Task directions
Return exactly the lines of the entries that start at the line containing "What is the distance" and continue to the last line. Omit the pictures.

Dataset extract
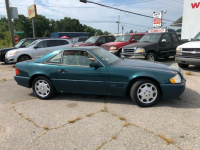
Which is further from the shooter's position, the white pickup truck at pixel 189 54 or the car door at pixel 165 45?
the car door at pixel 165 45

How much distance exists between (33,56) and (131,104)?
306 inches

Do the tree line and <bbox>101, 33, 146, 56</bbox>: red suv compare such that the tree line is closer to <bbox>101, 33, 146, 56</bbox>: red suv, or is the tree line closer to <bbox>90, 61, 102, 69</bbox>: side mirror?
<bbox>101, 33, 146, 56</bbox>: red suv

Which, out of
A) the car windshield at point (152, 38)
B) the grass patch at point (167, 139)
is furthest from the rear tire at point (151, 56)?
the grass patch at point (167, 139)

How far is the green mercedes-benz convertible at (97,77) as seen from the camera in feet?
11.9

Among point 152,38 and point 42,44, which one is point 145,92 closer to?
point 152,38

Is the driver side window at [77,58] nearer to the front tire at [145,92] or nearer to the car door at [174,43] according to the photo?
the front tire at [145,92]

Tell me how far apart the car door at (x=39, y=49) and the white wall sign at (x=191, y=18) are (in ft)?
42.8

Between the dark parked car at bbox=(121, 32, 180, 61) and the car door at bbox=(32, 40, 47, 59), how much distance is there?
4.80 m

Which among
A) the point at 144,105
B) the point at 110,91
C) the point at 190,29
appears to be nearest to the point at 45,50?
the point at 110,91

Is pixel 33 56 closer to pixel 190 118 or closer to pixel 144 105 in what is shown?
pixel 144 105

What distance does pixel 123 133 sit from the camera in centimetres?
280

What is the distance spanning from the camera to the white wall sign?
1454 cm

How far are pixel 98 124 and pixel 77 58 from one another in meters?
1.84

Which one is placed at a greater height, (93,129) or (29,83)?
(29,83)
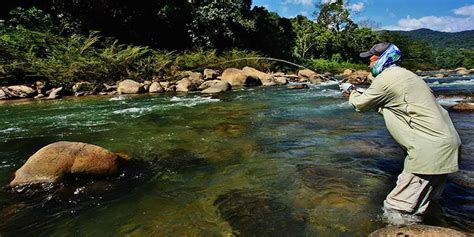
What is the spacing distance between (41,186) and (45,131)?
455cm

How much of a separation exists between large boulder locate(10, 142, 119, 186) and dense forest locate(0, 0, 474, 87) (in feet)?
46.1

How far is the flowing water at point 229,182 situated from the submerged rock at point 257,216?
0.01 meters

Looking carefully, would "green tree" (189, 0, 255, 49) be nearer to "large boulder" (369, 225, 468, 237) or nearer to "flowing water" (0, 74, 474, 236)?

Response to the task
What is the distance spanning from the camera to the white wall sign?
1454 cm

How far are pixel 98 124 and pixel 77 58 from one another in meters?
1.84

Which one is placed at a greater height, (93,129) or (29,83)?
(29,83)
What is the spacing distance between (41,186) and (45,131)?
455cm

How much of a separation exists between large boulder locate(10, 142, 119, 186) and dense forest locate(0, 0, 474, 87) (in feet)?
46.1

How far is the flowing water at point 229,182 situated from the submerged rock at point 257,216?
0.01 meters

Looking carefully, would "green tree" (189, 0, 255, 49) be nearer to "large boulder" (369, 225, 468, 237) or nearer to "flowing water" (0, 74, 474, 236)?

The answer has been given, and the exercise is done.